To Russian Gulch SP 96km
To Gualala SP 88km
The other day we arranged to stay with Kate, a Warmshowers host. Turned out that we were sleeping in a church hall, and on the one night a month that the church fed the "needy" of the town. We got to help prepare, serve and clean up, as well as share the meal. No talk of religion, just a ring of people singing the "Johnny Appleseed Song" before eating. Perhaps thirty or forty people turned up for the meal.
Some used the church hall shower to clean up before eating. Most were very polite. All ate at least two helpings. There were "street people", families, a few Native Americans, several teenagers, a couple of handicapped, and five of us cycle tourers. We were told that sometimes there can be up to 80 people queuing for the meal. In Portland we saw many "homeless" and "street people". We were told that many have been bused up to Portland from California, "because Portland look after their needy." But the Portland people are not happy. Public parks, footpaths and reserves are all being swamped by tents, tarpaulins and shelters. "Regular" residents are being hassled by these "transients".
As we cycle through the amazingly scenic "Avenue of the Giants", every so often we pass through a small town. It seems these towns are rife with transients. Scruffy, unwashed, smelly, beggars, with all their belongings in dirty backpacks, or in supermarket trolleys, and many smoking pot. As we cycle south, into warmer areas, we see more and more of these people, living under bushes on the beaches, and sleeping in parks. But how can this be? Isn't the USA one of the wealthiest nations in the world? I've asked several people, and the most common replies are..... "they've just slipped through the gaps", or "they've decided it's easier to live like this, than struggle to pay mortgages, power and utility bills, insurance, and taxes. They've opted out of "normal" society, and are living in a world where they've only got two problems. Where is my next feed coming from, and where will I sleep tonight?"
Now I can relate to those two "problems", having asked the same question myself everyday for the last two years, but I certainly do not believe I'm in the same category as these folk.
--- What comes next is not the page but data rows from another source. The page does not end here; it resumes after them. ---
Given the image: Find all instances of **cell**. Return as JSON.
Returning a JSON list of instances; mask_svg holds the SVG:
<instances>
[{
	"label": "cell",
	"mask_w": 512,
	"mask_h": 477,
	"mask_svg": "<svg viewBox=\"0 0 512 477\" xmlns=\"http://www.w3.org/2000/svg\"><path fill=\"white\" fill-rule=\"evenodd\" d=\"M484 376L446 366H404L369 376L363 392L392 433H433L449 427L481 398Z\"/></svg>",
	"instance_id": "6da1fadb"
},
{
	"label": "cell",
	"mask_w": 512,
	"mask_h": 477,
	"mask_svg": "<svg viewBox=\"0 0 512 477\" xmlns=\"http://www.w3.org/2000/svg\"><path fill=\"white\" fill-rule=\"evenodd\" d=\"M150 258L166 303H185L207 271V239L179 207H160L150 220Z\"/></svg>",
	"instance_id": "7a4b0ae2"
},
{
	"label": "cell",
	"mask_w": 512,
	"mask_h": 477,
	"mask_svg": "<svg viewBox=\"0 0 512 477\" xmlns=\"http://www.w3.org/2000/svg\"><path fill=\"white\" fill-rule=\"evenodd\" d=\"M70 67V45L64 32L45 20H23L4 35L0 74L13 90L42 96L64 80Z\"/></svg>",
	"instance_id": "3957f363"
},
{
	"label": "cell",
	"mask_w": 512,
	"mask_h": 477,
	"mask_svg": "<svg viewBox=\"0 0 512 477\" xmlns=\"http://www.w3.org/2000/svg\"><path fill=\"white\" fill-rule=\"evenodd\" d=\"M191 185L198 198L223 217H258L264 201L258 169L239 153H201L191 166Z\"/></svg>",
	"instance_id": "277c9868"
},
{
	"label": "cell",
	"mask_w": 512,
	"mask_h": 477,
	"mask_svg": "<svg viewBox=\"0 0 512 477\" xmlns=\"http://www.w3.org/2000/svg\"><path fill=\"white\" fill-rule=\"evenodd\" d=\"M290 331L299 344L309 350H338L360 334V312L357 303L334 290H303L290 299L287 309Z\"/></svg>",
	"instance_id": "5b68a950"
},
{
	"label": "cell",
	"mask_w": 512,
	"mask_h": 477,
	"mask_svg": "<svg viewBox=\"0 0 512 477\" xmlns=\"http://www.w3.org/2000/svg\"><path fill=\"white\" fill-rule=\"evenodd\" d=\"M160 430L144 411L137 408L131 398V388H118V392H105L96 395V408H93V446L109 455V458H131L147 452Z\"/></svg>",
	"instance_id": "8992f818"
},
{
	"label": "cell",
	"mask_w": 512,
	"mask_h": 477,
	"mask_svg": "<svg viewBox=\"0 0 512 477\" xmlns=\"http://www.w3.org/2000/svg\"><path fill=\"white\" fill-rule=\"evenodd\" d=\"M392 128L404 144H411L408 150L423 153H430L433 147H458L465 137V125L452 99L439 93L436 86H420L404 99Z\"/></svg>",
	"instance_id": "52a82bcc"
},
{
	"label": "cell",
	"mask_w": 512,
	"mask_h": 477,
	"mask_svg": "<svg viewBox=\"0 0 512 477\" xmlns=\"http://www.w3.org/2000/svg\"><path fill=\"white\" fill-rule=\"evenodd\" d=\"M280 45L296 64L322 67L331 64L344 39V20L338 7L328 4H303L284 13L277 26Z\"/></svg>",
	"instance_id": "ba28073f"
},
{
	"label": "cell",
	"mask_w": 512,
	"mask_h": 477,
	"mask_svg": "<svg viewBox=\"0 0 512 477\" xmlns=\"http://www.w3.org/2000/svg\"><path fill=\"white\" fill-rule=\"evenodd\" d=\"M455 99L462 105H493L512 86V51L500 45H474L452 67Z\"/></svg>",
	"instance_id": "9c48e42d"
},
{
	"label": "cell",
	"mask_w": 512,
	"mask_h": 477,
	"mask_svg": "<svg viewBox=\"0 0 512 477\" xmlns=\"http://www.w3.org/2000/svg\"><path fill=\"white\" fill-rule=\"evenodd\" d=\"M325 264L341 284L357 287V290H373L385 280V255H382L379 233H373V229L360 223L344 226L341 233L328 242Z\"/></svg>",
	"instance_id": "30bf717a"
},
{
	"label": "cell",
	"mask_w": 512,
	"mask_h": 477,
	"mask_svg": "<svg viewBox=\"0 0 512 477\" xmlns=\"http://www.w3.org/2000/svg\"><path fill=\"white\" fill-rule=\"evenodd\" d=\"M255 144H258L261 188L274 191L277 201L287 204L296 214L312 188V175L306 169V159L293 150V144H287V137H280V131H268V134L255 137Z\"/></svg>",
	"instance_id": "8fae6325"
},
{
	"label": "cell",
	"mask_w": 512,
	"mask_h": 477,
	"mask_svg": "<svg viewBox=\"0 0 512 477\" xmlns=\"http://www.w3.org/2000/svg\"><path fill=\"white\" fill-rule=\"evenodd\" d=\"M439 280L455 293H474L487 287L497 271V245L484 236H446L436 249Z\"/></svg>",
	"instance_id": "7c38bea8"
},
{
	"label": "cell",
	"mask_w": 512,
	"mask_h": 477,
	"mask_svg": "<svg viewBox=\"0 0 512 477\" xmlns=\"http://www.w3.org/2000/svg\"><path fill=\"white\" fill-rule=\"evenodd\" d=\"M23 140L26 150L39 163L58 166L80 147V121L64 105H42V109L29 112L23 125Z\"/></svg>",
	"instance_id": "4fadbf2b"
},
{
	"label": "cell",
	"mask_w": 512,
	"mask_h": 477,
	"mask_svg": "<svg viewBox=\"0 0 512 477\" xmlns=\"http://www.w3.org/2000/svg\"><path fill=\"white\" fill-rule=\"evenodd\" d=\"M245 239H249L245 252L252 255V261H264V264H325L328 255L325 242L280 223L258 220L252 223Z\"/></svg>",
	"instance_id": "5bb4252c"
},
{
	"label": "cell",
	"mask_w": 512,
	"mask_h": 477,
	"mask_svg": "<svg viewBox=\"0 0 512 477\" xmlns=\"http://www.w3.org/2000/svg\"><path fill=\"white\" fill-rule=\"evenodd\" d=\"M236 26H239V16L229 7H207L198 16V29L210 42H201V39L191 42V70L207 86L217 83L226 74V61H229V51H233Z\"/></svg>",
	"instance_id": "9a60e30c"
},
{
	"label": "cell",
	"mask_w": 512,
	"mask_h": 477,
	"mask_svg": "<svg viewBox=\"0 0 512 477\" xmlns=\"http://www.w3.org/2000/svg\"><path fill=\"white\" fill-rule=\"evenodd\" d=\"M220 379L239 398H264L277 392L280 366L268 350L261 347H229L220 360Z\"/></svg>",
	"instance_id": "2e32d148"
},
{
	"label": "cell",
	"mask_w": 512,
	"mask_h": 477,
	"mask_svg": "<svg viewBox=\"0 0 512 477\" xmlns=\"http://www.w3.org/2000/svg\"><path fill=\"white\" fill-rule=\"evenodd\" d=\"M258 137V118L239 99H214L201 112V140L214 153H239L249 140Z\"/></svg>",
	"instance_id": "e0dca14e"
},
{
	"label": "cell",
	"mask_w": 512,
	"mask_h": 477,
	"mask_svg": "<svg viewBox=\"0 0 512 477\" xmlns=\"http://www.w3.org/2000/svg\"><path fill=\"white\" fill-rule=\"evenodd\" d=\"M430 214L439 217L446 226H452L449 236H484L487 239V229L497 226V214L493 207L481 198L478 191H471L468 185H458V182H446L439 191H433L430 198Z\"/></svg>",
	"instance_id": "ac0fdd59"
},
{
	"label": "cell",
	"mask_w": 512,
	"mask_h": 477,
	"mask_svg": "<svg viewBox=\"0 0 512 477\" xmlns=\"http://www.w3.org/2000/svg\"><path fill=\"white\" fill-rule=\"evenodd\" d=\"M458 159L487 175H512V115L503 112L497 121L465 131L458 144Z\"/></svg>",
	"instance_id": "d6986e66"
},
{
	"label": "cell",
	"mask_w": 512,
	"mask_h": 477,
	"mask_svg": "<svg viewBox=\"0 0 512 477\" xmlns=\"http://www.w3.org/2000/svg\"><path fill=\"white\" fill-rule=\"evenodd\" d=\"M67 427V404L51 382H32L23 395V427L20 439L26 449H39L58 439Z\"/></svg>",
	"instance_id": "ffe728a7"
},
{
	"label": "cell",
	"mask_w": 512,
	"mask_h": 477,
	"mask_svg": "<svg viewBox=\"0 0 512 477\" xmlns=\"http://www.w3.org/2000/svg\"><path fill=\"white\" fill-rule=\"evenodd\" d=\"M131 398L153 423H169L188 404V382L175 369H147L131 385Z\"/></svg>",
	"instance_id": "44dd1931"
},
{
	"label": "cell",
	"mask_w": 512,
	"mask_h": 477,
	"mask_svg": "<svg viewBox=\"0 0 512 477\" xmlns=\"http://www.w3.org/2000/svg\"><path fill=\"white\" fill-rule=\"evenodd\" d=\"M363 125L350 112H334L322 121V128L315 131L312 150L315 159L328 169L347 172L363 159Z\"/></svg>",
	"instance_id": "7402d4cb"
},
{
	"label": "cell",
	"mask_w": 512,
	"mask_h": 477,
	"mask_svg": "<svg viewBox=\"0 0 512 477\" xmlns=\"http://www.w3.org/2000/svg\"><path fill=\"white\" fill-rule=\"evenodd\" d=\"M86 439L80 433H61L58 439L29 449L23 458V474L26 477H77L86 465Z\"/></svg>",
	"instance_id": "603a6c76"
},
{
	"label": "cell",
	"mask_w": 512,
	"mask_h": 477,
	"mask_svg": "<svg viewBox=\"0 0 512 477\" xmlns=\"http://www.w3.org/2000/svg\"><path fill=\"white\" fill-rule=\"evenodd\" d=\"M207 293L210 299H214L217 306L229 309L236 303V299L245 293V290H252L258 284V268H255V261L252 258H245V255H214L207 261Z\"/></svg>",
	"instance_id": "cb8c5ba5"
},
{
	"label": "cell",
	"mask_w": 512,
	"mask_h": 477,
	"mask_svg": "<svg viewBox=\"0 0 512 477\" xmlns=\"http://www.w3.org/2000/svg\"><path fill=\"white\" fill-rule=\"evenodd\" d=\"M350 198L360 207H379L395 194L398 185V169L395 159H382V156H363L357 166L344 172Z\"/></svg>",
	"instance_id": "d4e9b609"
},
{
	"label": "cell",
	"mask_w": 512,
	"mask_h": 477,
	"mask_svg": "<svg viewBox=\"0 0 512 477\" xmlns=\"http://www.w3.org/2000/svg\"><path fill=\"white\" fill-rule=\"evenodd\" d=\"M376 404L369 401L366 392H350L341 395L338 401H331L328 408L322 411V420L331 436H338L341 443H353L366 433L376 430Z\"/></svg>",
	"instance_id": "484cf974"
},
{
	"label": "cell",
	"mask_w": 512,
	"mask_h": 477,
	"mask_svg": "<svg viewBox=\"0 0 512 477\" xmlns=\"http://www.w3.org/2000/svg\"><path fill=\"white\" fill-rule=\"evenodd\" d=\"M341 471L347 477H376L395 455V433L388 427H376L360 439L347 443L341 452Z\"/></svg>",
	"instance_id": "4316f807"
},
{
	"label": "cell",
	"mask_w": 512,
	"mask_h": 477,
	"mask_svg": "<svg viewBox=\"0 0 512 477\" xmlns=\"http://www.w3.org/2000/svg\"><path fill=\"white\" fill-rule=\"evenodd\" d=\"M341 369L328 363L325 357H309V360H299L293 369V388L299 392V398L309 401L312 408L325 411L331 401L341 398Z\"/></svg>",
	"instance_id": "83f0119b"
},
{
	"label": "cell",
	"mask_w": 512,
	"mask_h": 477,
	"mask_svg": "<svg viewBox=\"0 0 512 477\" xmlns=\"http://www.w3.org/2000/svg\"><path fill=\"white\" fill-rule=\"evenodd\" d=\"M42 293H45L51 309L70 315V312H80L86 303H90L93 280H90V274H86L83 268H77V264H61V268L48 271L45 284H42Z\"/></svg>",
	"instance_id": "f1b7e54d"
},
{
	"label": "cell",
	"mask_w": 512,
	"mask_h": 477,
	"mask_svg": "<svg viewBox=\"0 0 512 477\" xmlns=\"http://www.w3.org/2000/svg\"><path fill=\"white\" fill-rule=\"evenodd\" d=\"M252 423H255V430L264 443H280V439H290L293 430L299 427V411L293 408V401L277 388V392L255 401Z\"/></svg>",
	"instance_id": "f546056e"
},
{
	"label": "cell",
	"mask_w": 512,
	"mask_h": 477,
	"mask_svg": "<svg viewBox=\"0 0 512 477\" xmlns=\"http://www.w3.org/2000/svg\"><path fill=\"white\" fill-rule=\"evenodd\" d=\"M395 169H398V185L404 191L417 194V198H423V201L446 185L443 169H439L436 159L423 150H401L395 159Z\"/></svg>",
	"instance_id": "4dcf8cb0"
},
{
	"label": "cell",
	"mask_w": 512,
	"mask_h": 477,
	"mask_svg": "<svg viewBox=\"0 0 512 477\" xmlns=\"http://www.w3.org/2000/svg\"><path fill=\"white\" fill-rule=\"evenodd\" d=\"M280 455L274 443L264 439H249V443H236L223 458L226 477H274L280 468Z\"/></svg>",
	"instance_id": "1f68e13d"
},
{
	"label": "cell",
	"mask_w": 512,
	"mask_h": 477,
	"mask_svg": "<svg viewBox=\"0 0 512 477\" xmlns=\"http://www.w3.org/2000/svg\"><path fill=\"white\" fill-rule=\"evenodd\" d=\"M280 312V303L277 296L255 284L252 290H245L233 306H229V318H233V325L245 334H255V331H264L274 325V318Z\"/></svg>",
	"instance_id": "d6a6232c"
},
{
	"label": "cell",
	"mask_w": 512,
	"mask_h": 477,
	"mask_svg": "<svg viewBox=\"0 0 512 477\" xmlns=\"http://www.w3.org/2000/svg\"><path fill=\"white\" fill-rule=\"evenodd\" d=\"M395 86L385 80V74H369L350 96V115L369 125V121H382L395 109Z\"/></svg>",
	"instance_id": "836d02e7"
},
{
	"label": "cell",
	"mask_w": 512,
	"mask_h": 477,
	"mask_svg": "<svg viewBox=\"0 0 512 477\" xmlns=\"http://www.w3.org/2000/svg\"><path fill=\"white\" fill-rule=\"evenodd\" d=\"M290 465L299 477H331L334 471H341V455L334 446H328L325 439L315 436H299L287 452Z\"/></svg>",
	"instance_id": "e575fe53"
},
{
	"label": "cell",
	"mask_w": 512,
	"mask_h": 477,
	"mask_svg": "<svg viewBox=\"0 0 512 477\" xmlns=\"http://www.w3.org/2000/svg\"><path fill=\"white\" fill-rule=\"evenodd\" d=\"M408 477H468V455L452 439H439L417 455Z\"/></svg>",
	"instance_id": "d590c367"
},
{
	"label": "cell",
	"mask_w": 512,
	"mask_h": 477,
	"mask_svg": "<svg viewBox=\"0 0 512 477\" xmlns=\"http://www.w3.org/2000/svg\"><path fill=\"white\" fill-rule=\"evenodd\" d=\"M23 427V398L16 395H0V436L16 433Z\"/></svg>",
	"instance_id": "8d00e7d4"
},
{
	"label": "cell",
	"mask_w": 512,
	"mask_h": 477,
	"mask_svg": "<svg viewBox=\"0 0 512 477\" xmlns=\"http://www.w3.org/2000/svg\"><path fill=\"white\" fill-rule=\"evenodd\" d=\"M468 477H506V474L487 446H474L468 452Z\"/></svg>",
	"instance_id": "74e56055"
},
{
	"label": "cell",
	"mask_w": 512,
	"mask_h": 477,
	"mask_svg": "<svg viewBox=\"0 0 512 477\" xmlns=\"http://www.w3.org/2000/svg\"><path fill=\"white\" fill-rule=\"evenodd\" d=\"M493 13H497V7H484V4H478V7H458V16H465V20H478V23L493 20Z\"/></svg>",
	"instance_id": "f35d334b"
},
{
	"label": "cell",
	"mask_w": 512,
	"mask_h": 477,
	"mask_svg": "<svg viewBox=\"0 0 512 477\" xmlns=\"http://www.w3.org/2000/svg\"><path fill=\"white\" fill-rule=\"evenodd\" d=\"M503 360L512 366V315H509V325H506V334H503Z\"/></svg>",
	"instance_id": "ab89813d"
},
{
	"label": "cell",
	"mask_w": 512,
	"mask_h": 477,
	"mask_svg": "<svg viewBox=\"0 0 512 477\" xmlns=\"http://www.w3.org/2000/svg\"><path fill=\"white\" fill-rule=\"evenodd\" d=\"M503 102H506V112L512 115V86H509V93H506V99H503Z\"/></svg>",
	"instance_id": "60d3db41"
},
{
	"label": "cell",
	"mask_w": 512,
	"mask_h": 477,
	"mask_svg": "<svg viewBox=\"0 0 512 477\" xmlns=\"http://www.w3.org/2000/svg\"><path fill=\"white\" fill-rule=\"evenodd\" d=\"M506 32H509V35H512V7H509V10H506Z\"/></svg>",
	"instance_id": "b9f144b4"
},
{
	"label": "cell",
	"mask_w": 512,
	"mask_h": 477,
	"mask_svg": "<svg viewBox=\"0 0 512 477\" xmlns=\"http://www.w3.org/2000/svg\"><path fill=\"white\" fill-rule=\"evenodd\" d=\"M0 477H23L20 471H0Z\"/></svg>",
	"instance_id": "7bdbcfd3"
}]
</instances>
Many seem to have either given up all hope, or are beyond caring about the future, what they look like, how they appear to others, how they smell, or their living conditions. For me the two scariest things are that there are so many of these people, and that my country is following this trend.
That's not to say that the countryside isn't amazingly beautiful. We climbed out of the Redwoods and over the highest hill on this route. We had heard of exhausted cyclists, and piles of discarded panniers. We saw neither. Instead we climbed up a beautiful road , through luscious forest, and descended through glorious windy smooth corners, where I had to brake for 10, 15, 20, 25, and 30mph corners. Oh what amazing fun. And, to top it off, when we descended from the second, lower pass, we found clear blue skies, over an amazingly clear ocean, with whales breaching, and seals barking. Glorious. The only hazard of the whole climb and descent was having enough luck to be able to dodge the logging trucks, racing each other up and down the slopes.
A guy introduced himself. He seemed to be in his early 50s. He was a retired Fire Commander. He had honeymoon in NZ, but was now homeschooling his two boys, about 8 to 10 years old. He had loved NZ, and was keen to take his boys to visit.
We met another guy. He had just been diving, trying to spear fish. He hadn't been too successful, but he had scored himself some abalone (paua). This abalone was huge. As big as a rugby ball. Apparently they are allowed a maximum of three a day, but I'm unsure how you'd eat that much.
I spoke to a guy from Hawaii. He was travelling with his family south, having just competed in a SUP (stand up paddle board) race, on the Columbia River. He told me he was friends with the fastest female SUP rider in the world, Annabel Anderson, from Wanaka. Who knew? Well maybe some of my Wanaka friends did?
Another guy told us he had lived on his bike, travelling up and down this coast for ten years. Instead of front panniers, he had a large white bucket strapped to one side, and a guitar strapped to the other. He has friends everywhere, and stops with them, helping with odd jobs, before he moves on. He had lots of helpful hints about the weather, places to stay, and places to eat.
Then we camped with Eileen and David, a young couple of first time cycle tourers, from out East, who now live in Seattle. This coastal route is not only spectacularly scenic, it's also the most social cycling and camping I've experienced in over two years. And when the store at Elk has fresh baked chocolate chip cookies, and ice cold Bundeburg Ginger Beers....... you've gotta love it.